Inspirado no conto “Shazam”, de Moacyr Scliar.
Lido em 17 de fevereiro de 2009.
No fim da exposição, o velho sentava-se em uma cadeira. Sozinho. Olhar sereno e distante.
“Que interessante isso que você tem aqui.”
“Obrigado.”
“Foi você quem fez tudo?”
“Sim, senhor. Sozinho…”
“Deve ter dado muito trabalho!”
“Ah, nem tanto!”
“Como não? Imagina o esforço e a dedicação que a pessoa precisa ter pra construir algo assim!”
“Não é um trabalho tão difícil…”
“Pode até não ser. Mas não é só isso; hoje em dia as pessoas só querem construir algo que seja “útil”, que traga retorno imediato, que dê lucro, que possa ser aproveitado e medido em termos materiais. Ou, no máximo, se preocupam com a opinião dos outros, querem criar coisas “nobres e dignas”, que dêem status e repercussão na mídia… Ninguém quer fazer como você fez, com tanto capricho e esmero, só por fazer uma coisa bem feita, sem nenhum resultado em mente. Quanto mais pra coisas que são taxadas como “besteira”, “fantasia juvenil”, “fuga da realidade”… E o que você fez aqui é coisa que já não se vê mais hoje em dia, sabe? Talvez por ser alguém tão velh… Ahn… Desculpa… Eu acho que me empolguei e… Ah… Eu quis dizer alguém experiente, vivido. Quer dizer… Droga, que coisa!”
Pela primeira vez a voz do velho ressoou alta, viva, ecoando o ambiente. Seus olhos azuis, quietos e foscos momentos antes, de repente pareciam conter um fogo insuspeito. Soltou uma gargalhada antes de dizer: “Tudo bem, meu rapaz. Você é mesmo jovem, e estes olhos já viram mesmo muita coisa…”

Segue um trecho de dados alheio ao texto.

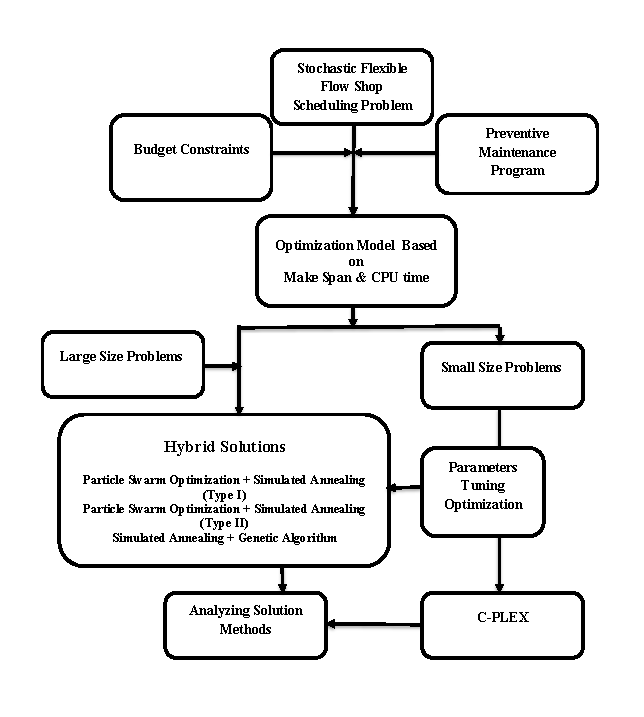 Three Hybrid Metaheuristic Algorithms for Stochastic Flexible Flow Shop Scheduling Problem with Preventive Maintenance and Budget Constraint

O tom alegre e bem-humorado na voz quase não deixava perceber um quê de algo entre tristeza e melancolia, quem sabe de saudade…
“Falando assim você deixa um pobre velho encabulado…”
“Não, eu é quem fico encabulado diante de um trabalho desses. Coisa de artesão! Dá pra ver o capricho em cada um dos detalhes… Você deve ter tido muita paciência mesmo…”
“Mais do que paciência, é preciso amor pelo que se faz, e não desistir nunca do que se acredita…”
“À verdade. Só com amor mesmo pra uma simples galeria de estátuas de cera ter tanta imponência, tanta majestade… Parece até que estão vivos! Mas onde foi que você encontrou um amor assim por um tema tão menosprezado como personagens de histórias em quadrinhos?”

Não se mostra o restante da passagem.